According to Stella Parks' buttermilk substitution tests, the best substitute for buttermilk is actually kefir. But, if you're avoiding buttermilk because you're worried about having buttermilk left over, let me share this from Stella's research: "Buttermilk doesn't spoil, it gets better. There's nothing wrong with using buttermilk well past the sell-by date; its acidic nature and complement of beneficial bacteria make buttermilk much less perishable than fresh milk. And if it gets a bit tangier over time, that's a win for most recipes." Buttermilk also freezes exceptionally well. So if you buy it for these muffins, don't worry about it going bad — you'll have it for plenty more muffins in the future.
Poppyseeds have a hard outer shell which can be hard to digest if they don't soak before you bake them. By letting them soak for 30 minutes in the buttermilk, you soften the seeds and bring the buttermilk down to room temperature. This also infuses the buttermilk with poppyseed flavor.
You can but it'll be kind of weird to only have one blueberry in the middle. You'll also need to extend the bake time significantly.
I don't recommend it unless you have limited dexterity preventing you from stirring comfortably. One of the biggest reasons muffin recipes fail is because of over mixing. The high speed and power of most mixers will give you tough muffins with lots of tunneling inside. If you need to use a mixer, make sure to use the lowest possible setting and stop mixing as soon as the batter is combined.
Baking powder is double acting — it reacts first in contact with liquid and again in the heat of the oven. Letting the batter rest helps fully hydrate the baking powder and helps your muffins rise omre in the oven.

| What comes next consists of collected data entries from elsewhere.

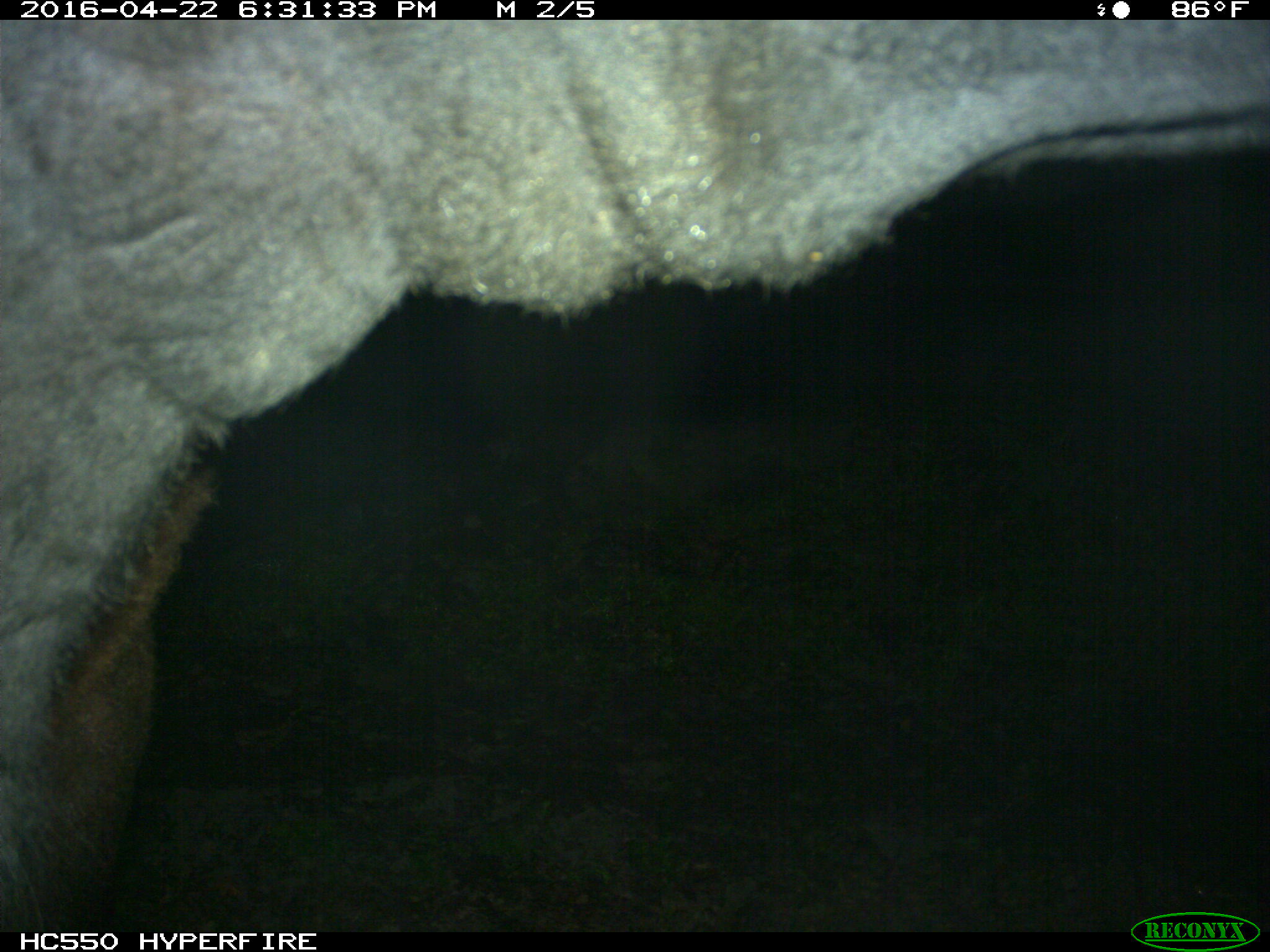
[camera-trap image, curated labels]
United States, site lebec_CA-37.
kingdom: Animalia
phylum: Chordata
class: Mammalia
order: Artiodactyla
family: Bovidae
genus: Bos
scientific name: Bos taurus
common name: domestic cow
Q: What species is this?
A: Bos taurus (domestic cow).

This is a tip I picked up from Hummingbird High's sky high blueberry muffin recipe, and while these muffins won't rise nearly that high, the resting period will give them an extra boost and a nicer texture.
lemon blueberry mini muffins
- 113 grams all purpose flour
- 70 grams sugar
- ½ tablespoon baking powder
- 2 grams diamond crystal kosher salt (½ tsp, use ¼ teaspoon of any other salt brand)
- zest of ½ a lemon
- 57 grams butter (melted)
- 57 grams buttermilk (room temperature)
- 1 large egg (room temperature)
- ¼ teaspoon vanilla
- 1 tablespoon poppy seeds
- 24 blueberries
lemon sugar topping
- zest of ½ a lemon
- 48 grams sugar
- Preheat oven to 400°F. Line a mini muffin tin with muffin liners.
- Soak poppyseeds in buttermilk at room temperature for 30 minutes.
- Meanwhile, whisk dry ingredients, including lemon zest, together in a bowl. Set aside.
- Add room temperature eggs and vanilla to buttermilk and poppyseed mixture. Slowly drizzle in melted butter, whisking well until thoroughly combined.
- Pour liquid ingredients into dry ingredients and gently fold together with a spatula just until combined. Do not over mix.
- Cover muffin batter and let rest 30-60 minutes.
- Meanwhile, rub granulated sugar and lemon zest together in a bowl to use for muffin topping.
- Use a 2 teaspoon scoop to portion muffin batter into lined mini muffin tin. Press a single blueberry deep into the center of each muffin, then use a toothpick to push (or twirl) the batter over the blueberries to hide them. Top each muffin with ¼-½ teaspoon lemon sugar.
- Bake for 13-15 minutes at 400°F. The muffins will not brown on top, but a toothpick inserted should come out clean (as long as you don't piece a blueberry).
- Let cool in muffin tin 5-10 minutes, then remove to a rack to finish cooling completely.
- To quickly get eggs to room temperature, submerge them in hot tap water for 5-10 minutes.